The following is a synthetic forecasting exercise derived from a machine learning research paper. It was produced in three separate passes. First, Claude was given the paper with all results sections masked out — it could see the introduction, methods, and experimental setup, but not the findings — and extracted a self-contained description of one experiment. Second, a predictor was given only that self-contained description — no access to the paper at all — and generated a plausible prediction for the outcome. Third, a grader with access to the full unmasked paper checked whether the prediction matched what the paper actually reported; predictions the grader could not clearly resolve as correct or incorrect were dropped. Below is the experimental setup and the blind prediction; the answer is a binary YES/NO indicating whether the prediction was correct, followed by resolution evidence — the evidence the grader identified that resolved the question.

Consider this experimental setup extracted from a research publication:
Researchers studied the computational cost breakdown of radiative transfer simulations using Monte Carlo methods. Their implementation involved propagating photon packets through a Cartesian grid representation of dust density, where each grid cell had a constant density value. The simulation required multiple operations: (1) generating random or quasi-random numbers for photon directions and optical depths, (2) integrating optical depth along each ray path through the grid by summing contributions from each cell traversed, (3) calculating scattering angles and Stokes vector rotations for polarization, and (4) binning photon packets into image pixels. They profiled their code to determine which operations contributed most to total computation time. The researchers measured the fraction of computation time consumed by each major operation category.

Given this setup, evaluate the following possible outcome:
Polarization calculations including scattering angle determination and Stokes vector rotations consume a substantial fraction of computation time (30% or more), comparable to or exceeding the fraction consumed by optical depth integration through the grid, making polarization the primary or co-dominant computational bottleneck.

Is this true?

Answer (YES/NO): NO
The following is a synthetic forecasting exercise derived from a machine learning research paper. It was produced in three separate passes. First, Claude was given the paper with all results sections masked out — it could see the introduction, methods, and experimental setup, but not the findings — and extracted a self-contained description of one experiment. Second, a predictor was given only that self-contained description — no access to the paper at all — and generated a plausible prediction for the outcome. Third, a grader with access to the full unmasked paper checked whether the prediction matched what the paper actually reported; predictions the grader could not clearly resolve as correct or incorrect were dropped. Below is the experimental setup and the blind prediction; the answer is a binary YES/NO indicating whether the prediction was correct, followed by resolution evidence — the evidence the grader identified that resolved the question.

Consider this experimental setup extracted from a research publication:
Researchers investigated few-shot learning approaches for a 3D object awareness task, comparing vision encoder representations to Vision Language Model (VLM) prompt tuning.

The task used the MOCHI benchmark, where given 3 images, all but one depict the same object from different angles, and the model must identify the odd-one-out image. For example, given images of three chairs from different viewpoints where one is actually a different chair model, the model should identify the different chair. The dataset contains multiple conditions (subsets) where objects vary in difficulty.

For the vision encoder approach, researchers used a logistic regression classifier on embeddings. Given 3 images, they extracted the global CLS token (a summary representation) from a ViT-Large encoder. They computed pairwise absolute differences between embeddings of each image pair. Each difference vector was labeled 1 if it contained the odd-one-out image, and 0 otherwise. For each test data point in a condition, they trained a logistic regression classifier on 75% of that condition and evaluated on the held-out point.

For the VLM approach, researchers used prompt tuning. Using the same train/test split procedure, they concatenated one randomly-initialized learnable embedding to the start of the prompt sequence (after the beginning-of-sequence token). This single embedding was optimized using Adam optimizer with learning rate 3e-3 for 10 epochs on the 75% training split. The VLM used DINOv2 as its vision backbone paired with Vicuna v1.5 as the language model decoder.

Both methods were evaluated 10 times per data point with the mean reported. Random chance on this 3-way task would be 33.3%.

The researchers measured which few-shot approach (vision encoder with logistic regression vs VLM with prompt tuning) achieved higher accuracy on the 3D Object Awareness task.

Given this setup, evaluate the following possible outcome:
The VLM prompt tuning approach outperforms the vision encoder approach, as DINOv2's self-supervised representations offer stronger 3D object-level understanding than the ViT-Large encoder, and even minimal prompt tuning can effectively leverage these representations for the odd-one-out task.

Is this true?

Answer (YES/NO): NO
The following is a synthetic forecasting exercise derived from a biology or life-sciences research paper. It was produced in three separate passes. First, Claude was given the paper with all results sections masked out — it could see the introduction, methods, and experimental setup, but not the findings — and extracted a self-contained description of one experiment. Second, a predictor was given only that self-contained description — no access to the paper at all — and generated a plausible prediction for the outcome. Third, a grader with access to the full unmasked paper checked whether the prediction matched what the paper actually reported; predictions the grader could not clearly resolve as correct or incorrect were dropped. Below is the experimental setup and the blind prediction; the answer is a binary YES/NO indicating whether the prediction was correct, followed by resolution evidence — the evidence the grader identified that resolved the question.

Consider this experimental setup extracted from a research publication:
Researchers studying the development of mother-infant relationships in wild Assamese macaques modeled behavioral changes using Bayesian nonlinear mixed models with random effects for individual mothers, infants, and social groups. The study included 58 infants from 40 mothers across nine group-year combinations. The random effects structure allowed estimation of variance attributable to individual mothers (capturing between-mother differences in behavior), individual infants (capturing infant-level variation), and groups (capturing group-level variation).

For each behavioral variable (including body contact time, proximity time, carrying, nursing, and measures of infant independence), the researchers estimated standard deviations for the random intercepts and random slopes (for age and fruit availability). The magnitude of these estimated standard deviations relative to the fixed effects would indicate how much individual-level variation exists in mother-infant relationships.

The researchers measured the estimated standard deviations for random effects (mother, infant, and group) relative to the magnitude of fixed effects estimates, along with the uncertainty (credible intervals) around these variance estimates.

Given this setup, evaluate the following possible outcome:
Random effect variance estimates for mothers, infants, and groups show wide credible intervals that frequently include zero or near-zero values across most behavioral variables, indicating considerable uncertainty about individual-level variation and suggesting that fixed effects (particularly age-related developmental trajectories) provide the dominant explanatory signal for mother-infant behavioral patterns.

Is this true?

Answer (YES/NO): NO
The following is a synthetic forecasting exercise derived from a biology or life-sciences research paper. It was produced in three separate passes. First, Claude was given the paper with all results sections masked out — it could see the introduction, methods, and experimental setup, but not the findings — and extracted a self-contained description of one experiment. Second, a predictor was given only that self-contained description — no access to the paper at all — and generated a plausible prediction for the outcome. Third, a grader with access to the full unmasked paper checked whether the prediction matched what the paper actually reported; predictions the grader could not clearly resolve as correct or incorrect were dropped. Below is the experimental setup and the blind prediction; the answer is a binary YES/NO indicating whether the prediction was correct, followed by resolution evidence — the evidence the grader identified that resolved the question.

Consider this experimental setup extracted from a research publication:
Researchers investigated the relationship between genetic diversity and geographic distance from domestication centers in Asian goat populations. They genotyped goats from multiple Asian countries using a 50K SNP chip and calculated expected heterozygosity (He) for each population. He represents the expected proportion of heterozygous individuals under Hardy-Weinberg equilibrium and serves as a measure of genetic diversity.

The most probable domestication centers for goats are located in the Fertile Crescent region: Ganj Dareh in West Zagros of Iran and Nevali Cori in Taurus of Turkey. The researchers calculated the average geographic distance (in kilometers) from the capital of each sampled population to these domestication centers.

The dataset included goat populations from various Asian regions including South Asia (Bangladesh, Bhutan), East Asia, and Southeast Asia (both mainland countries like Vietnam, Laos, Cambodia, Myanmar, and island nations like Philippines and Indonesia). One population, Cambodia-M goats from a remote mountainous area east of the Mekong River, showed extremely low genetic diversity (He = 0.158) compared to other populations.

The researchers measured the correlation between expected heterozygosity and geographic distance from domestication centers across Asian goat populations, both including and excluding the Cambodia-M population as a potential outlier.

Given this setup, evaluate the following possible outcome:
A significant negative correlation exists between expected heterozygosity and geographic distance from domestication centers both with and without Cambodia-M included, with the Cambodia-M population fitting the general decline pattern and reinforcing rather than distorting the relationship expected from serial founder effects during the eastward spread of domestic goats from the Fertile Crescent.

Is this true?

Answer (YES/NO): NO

____________________

Write the data from above out again, exactly.

▸ Written reply
The following is a synthetic forecasting exercise derived from a machine learning research paper. It was produced in three separate passes. First, Claude was given the paper with all results sections masked out — it could see the introduction, methods, and experimental setup, but not the findings — and extracted a self-contained description of one experiment. Second, a predictor was given only that self-contained description — no access to the paper at all — and generated a plausible prediction for the outcome. Third, a grader with access to the full unmasked paper checked whether the prediction matched what the paper actually reported; predictions the grader could not clearly resolve as correct or incorrect were dropped. Below is the experimental setup and the blind prediction; the answer is a binary YES/NO indicating whether the prediction was correct, followed by resolution evidence — the evidence the grader identified that resolved the question.

Consider this experimental setup extracted from a research publication:
Researchers studied the computational cost breakdown of radiative transfer simulations using Monte Carlo methods. Their implementation involved propagating photon packets through a Cartesian grid representation of dust density, where each grid cell had a constant density value. The simulation required multiple operations: (1) generating random or quasi-random numbers for photon directions and optical depths, (2) integrating optical depth along each ray path through the grid by summing contributions from each cell traversed, (3) calculating scattering angles and Stokes vector rotations for polarization, and (4) binning photon packets into image pixels. They profiled their code to determine which operations contributed most to total computation time. The researchers measured the fraction of computation time consumed by each major operation category.

Given this setup, evaluate the following possible outcome:
Polarization calculations including scattering angle determination and Stokes vector rotations consume a substantial fraction of computation time (30% or more), comparable to or exceeding the fraction consumed by optical depth integration through the grid, making polarization the primary or co-dominant computational bottleneck.

Is this true?

Answer (YES/NO): NO
The following is a synthetic forecasting exercise derived from a machine learning research paper. It was produced in three separate passes. First, Claude was given the paper with all results sections masked out — it could see the introduction, methods, and experimental setup, but not the findings — and extracted a self-contained description of one experiment. Second, a predictor was given only that self-contained description — no access to the paper at all — and generated a plausible prediction for the outcome. Third, a grader with access to the full unmasked paper checked whether the prediction matched what the paper actually reported; predictions the grader could not clearly resolve as correct or incorrect were dropped. Below is the experimental setup and the blind prediction; the answer is a binary YES/NO indicating whether the prediction was correct, followed by resolution evidence — the evidence the grader identified that resolved the question.

Consider this experimental setup extracted from a research publication:
Researchers investigated few-shot learning approaches for a 3D object awareness task, comparing vision encoder representations to Vision Language Model (VLM) prompt tuning.

The task used the MOCHI benchmark, where given 3 images, all but one depict the same object from different angles, and the model must identify the odd-one-out image. For example, given images of three chairs from different viewpoints where one is actually a different chair model, the model should identify the different chair. The dataset contains multiple conditions (subsets) where objects vary in difficulty.

For the vision encoder approach, researchers used a logistic regression classifier on embeddings. Given 3 images, they extracted the global CLS token (a summary representation) from a ViT-Large encoder. They computed pairwise absolute differences between embeddings of each image pair. Each difference vector was labeled 1 if it contained the odd-one-out image, and 0 otherwise. For each test data point in a condition, they trained a logistic regression classifier on 75% of that condition and evaluated on the held-out point.

For the VLM approach, researchers used prompt tuning. Using the same train/test split procedure, they concatenated one randomly-initialized learnable embedding to the start of the prompt sequence (after the beginning-of-sequence token). This single embedding was optimized using Adam optimizer with learning rate 3e-3 for 10 epochs on the 75% training split. The VLM used DINOv2 as its vision backbone paired with Vicuna v1.5 as the language model decoder.

Both methods were evaluated 10 times per data point with the mean reported. Random chance on this 3-way task would be 33.3%.

The researchers measured which few-shot approach (vision encoder with logistic regression vs VLM with prompt tuning) achieved higher accuracy on the 3D Object Awareness task.

Given this setup, evaluate the following possible outcome:
The VLM prompt tuning approach outperforms the vision encoder approach, as DINOv2's self-supervised representations offer stronger 3D object-level understanding than the ViT-Large encoder, and even minimal prompt tuning can effectively leverage these representations for the odd-one-out task.

Is this true?

Answer (YES/NO): NO
The following is a synthetic forecasting exercise derived from a biology or life-sciences research paper. It was produced in three separate passes. First, Claude was given the paper with all results sections masked out — it could see the introduction, methods, and experimental setup, but not the findings — and extracted a self-contained description of one experiment. Second, a predictor was given only that self-contained description — no access to the paper at all — and generated a plausible prediction for the outcome. Third, a grader with access to the full unmasked paper checked whether the prediction matched what the paper actually reported; predictions the grader could not clearly resolve as correct or incorrect were dropped. Below is the experimental setup and the blind prediction; the answer is a binary YES/NO indicating whether the prediction was correct, followed by resolution evidence — the evidence the grader identified that resolved the question.

Consider this experimental setup extracted from a research publication:
Researchers studying the development of mother-infant relationships in wild Assamese macaques modeled behavioral changes using Bayesian nonlinear mixed models with random effects for individual mothers, infants, and social groups. The study included 58 infants from 40 mothers across nine group-year combinations. The random effects structure allowed estimation of variance attributable to individual mothers (capturing between-mother differences in behavior), individual infants (capturing infant-level variation), and groups (capturing group-level variation).

For each behavioral variable (including body contact time, proximity time, carrying, nursing, and measures of infant independence), the researchers estimated standard deviations for the random intercepts and random slopes (for age and fruit availability). The magnitude of these estimated standard deviations relative to the fixed effects would indicate how much individual-level variation exists in mother-infant relationships.

The researchers measured the estimated standard deviations for random effects (mother, infant, and group) relative to the magnitude of fixed effects estimates, along with the uncertainty (credible intervals) around these variance estimates.

Given this setup, evaluate the following possible outcome:
Random effect variance estimates for mothers, infants, and groups show wide credible intervals that frequently include zero or near-zero values across most behavioral variables, indicating considerable uncertainty about individual-level variation and suggesting that fixed effects (particularly age-related developmental trajectories) provide the dominant explanatory signal for mother-infant behavioral patterns.

Is this true?

Answer (YES/NO): NO
The following is a synthetic forecasting exercise derived from a biology or life-sciences research paper. It was produced in three separate passes. First, Claude was given the paper with all results sections masked out — it could see the introduction, methods, and experimental setup, but not the findings — and extracted a self-contained description of one experiment. Second, a predictor was given only that self-contained description — no access to the paper at all — and generated a plausible prediction for the outcome. Third, a grader with access to the full unmasked paper checked whether the prediction matched what the paper actually reported; predictions the grader could not clearly resolve as correct or incorrect were dropped. Below is the experimental setup and the blind prediction; the answer is a binary YES/NO indicating whether the prediction was correct, followed by resolution evidence — the evidence the grader identified that resolved the question.

Consider this experimental setup extracted from a research publication:
Researchers investigated the relationship between genetic diversity and geographic distance from domestication centers in Asian goat populations. They genotyped goats from multiple Asian countries using a 50K SNP chip and calculated expected heterozygosity (He) for each population. He represents the expected proportion of heterozygous individuals under Hardy-Weinberg equilibrium and serves as a measure of genetic diversity.

The most probable domestication centers for goats are located in the Fertile Crescent region: Ganj Dareh in West Zagros of Iran and Nevali Cori in Taurus of Turkey. The researchers calculated the average geographic distance (in kilometers) from the capital of each sampled population to these domestication centers.

The dataset included goat populations from various Asian regions including South Asia (Bangladesh, Bhutan), East Asia, and Southeast Asia (both mainland countries like Vietnam, Laos, Cambodia, Myanmar, and island nations like Philippines and Indonesia). One population, Cambodia-M goats from a remote mountainous area east of the Mekong River, showed extremely low genetic diversity (He = 0.158) compared to other populations.

The researchers measured the correlation between expected heterozygosity and geographic distance from domestication centers across Asian goat populations, both including and excluding the Cambodia-M population as a potential outlier.

Given this setup, evaluate the following possible outcome:
A significant negative correlation exists between expected heterozygosity and geographic distance from domestication centers both with and without Cambodia-M included, with the Cambodia-M population fitting the general decline pattern and reinforcing rather than distorting the relationship expected from serial founder effects during the eastward spread of domestic goats from the Fertile Crescent.

Is this true?

Answer (YES/NO): NO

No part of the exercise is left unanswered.